A Tuesday evening Zwift ride. You finish, save the ride. Garmin uploads the FIT file to Garmin Connect. Zwift uploads its own FIT to Zwift's platform. Strava gets notified by both and creates a single activity record, then pacelore imports it via Strava OAuth. Three platforms, three representations of the same 90 minutes. Only one should exist in pacelore.

Why it's harder than it sounds

The obvious dedup key — activity ID — doesn't work across platforms. Garmin assigns its own numeric ID. Zwift assigns a UUID. Strava assigns yet another numeric ID. There's no shared external identifier. The Garmin FIT file contains a local_activity_id field, but Strava doesn't expose it in their API response. Zwift's FIT has its own session UUID in the file header, but again Strava doesn't pass it through.
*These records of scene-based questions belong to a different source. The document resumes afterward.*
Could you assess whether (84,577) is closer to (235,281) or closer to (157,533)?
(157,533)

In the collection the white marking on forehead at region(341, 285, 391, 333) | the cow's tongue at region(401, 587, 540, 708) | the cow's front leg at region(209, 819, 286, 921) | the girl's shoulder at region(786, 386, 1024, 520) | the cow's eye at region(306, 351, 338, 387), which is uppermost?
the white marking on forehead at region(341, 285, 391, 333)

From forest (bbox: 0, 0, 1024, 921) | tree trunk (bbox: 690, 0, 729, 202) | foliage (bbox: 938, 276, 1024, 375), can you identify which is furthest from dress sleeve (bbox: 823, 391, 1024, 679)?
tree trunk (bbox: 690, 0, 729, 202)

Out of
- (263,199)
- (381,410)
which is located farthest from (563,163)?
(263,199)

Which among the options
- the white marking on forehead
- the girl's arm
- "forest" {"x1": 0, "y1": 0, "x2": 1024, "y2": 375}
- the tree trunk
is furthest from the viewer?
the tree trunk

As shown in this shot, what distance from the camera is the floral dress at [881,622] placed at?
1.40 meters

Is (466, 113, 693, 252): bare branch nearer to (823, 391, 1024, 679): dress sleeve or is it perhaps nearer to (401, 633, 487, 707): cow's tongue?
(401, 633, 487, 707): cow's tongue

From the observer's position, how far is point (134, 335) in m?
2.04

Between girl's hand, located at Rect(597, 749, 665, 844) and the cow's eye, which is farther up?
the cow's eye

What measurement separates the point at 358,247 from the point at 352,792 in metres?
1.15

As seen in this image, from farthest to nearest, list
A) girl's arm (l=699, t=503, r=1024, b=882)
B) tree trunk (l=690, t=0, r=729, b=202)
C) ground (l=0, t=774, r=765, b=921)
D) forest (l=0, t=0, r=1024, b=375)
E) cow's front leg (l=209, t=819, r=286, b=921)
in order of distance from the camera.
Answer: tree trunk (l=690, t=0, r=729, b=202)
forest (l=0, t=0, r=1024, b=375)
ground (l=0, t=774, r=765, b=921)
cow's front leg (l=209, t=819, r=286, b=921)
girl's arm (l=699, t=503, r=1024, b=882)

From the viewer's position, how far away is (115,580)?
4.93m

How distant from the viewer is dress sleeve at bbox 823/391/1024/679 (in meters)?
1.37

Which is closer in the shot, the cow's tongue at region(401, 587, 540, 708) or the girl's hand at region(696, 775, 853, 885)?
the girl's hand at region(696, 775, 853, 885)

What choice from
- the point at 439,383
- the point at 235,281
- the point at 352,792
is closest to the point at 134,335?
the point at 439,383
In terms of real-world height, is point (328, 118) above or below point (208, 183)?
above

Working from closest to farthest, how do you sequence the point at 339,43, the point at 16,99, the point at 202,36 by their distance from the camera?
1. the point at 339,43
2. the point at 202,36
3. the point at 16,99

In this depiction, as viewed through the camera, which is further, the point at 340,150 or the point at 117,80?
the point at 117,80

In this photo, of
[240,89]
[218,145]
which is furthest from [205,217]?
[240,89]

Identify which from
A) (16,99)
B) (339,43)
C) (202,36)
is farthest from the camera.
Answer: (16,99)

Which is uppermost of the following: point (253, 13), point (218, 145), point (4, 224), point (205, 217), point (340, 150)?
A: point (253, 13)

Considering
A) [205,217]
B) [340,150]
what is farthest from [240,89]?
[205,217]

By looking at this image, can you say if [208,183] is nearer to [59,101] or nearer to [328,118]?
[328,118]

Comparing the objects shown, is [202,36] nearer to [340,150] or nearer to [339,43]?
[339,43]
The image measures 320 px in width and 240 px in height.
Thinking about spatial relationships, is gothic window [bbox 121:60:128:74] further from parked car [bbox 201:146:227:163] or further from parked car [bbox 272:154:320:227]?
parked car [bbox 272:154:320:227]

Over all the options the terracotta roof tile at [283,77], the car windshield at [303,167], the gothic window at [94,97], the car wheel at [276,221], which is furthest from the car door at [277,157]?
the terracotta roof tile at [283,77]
Sport type is another hazard. Garmin records the activity as cycling. Zwift categorizes it as virtual_ride. Strava translates Garmin's version to ride and Zwift's version to virtual_ride. When pacelore normalizes sport types, both become cycling — but the raw sport field diverges during the match phase if you check before normalization.

The two-pass strategy

Pass 1: exact external ID match

Every activity in D1 has an external_source and external_id column with a composite unique constraint. Before inserting any activity, check:

SELECT id FROM activities
WHERE external_source = ? AND external_id = ?
LIMIT 1;

If a row exists, skip the insert. This handles the case of re-importing from the same source — the Strava backfill being re-run, or a FIT file being uploaded twice. It's the fast path and handles most re-import scenarios.

Pass 2: time window + sport match

For new activities that pass the external ID check, run a second query before inserting:

SELECT id FROM activities
WHERE athlete_id = ?
  AND sport = ?
  AND ABS(start_time_unix - ?) < 300
LIMIT 1;

The threshold is 300 seconds (5 minutes). If an activity with the same sport started within 5 minutes of the new activity, it's almost certainly the same effort. The new activity is dropped and the existing one is kept.

The 5-minute window is intentionally conservative. Two different activities of the same sport within 5 minutes of each other would require the athlete to finish one and immediately start another — uncommon enough that the false-positive rate is acceptable. The sport check is applied after normalization, so virtual_ride and cycling both become cycling before the comparison.

What we found in practice

The first real test account had been importing from Strava, uploading FIT files manually, and had previously connected a Zwift account. Running the two-pass dedup on the full activity history removed 71 duplicate activities. The breakdown:

  • 41 duplicates were caught by Pass 1 (same Strava ID re-imported from two different OAuth sessions)
  • 30 duplicates were caught by Pass 2 (Zwift activity appearing as both a direct FIT upload and a Strava-imported activity)

The 30 Pass-2 catches were all Zwift rides. The start time divergence within those pairs was typically under 60 seconds — Garmin and Zwift record slightly different start times because one starts the timer on button press and the other starts on first sensor movement.

Which copy to keep

When Pass 2 detects a duplicate, the question is which copy to keep. The existing record is always kept — it was already written, may have segment efforts computed against it, and may have been referenced in club feed events. The incoming duplicate is dropped.

There's a data quality argument for keeping the more data-rich copy instead: a direct FIT upload has native power data and cadence; the Strava-synthesized version may have gaps. This is a planned improvement — when a duplicate is detected, compare the sample density of both copies and merge the richer fields if they differ.

Cross-sport false positives

One failure mode: a brick workout (bike immediately followed by run). Two activities starting within 5 minutes of each other — the transition time. Pass 2 would catch this as a duplicate if both had the same sport, but bike/run differ. The sport check protects against this specific case. Bike/bike bricks (rare but exist in triathlon training) would still be deduplicated incorrectly. The fix is to add a duration check: if the durations differ by more than 20%, they're not the same activity regardless of start time proximity.